Bricks emerged from the house carrying a pumpkin nearly the size of his torso. "Drake, where do you want the jack-o'-lantern supplies?"

"Kitchen table. And Bricks? We're carving these like our lives depend on it."

Two hours later, the kitchen looked like a pumpkin massacre. Orange guts clung to every surface, seeds scattered across the floor, and three grown men stood covered in pulp, wielding carving knives like we were preparing for ritualistic sacrifice.

"I can't feel my fingers," Bricks whined, holding up his hands. They were stained orange and shaking slightly.

I lowered my head. "That's the pumpkin paralysis setting in. Very common. Gone by Thanksgiving."

Pluto launched a handful of pumpkin innards at my head. "Pumpkin gut fight!"

"You're all children," Knox muttered from the doorway, but he was already rolling up his sleeves.

The war was swift and brutal.

"Cleanup's going to suck," Linc observed, digging seeds out of his hair.

"Worth it." I surveyed the carnage with pride. "But first—Pumpkin Pong."

"Pumpkin what now?"

I held up two small pumpkins I'd hollowed out earlier. "Like beer pong, but seasonal."

"I love everything about this," Bricks chimed in.

Knox grumbled. "Of course you do."

By the time Gideon showed up at eight, we'd set the knives aside, played four rounds of Pumpkin Pong (Pluto was surprisingly deadly accurate), consumed enough beer to float a small boat, and somehow managed to get most of the pumpkin guts off the walls.
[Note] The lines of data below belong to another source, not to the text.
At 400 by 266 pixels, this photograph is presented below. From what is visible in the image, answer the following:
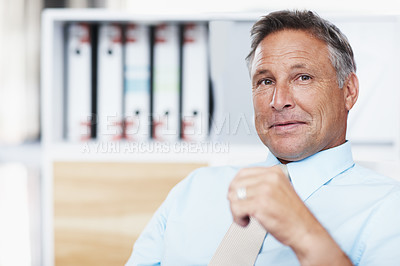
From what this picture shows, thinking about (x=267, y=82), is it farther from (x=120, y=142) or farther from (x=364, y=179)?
(x=120, y=142)

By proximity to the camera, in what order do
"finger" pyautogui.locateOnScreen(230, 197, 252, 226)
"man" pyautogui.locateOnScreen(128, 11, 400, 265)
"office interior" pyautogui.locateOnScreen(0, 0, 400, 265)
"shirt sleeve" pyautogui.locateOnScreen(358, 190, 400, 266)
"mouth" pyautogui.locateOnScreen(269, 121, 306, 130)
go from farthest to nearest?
"office interior" pyautogui.locateOnScreen(0, 0, 400, 265)
"mouth" pyautogui.locateOnScreen(269, 121, 306, 130)
"man" pyautogui.locateOnScreen(128, 11, 400, 265)
"shirt sleeve" pyautogui.locateOnScreen(358, 190, 400, 266)
"finger" pyautogui.locateOnScreen(230, 197, 252, 226)

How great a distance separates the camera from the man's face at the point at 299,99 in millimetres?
967

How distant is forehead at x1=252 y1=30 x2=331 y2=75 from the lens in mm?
976

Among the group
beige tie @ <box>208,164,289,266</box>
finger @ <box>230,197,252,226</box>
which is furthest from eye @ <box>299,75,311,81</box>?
finger @ <box>230,197,252,226</box>

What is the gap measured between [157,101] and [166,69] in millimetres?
115

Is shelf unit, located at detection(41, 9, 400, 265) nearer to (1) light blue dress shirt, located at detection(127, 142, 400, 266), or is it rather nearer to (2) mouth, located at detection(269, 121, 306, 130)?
(1) light blue dress shirt, located at detection(127, 142, 400, 266)

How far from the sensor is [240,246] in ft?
2.97

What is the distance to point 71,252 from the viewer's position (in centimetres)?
148

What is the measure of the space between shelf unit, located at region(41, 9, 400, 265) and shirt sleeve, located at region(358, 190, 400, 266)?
57cm

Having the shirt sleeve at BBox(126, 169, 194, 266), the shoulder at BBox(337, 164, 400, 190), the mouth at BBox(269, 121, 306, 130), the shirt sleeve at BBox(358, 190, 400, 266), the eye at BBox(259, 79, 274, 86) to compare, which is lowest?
the shirt sleeve at BBox(126, 169, 194, 266)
Gideon stepped through the front door, looked at the elaborate spiderweb setup, the glowing beer can luminaries, and the jack-o'-lantern army grinning from every available surface, and said, "This is a fire hazard."

His deadpan delivery made me grin so wide my cheeks hurt. "Probably."

That's when Grimmy clomped in from the kitchen, still in full mascot gear, holding a Polaroid camera like a weapon. "Smile, degenerates." The flash went off, catching Pluto mid–pumpkin chug.

"He doesn't even need a costume," Linc muttered, shielding his eyes.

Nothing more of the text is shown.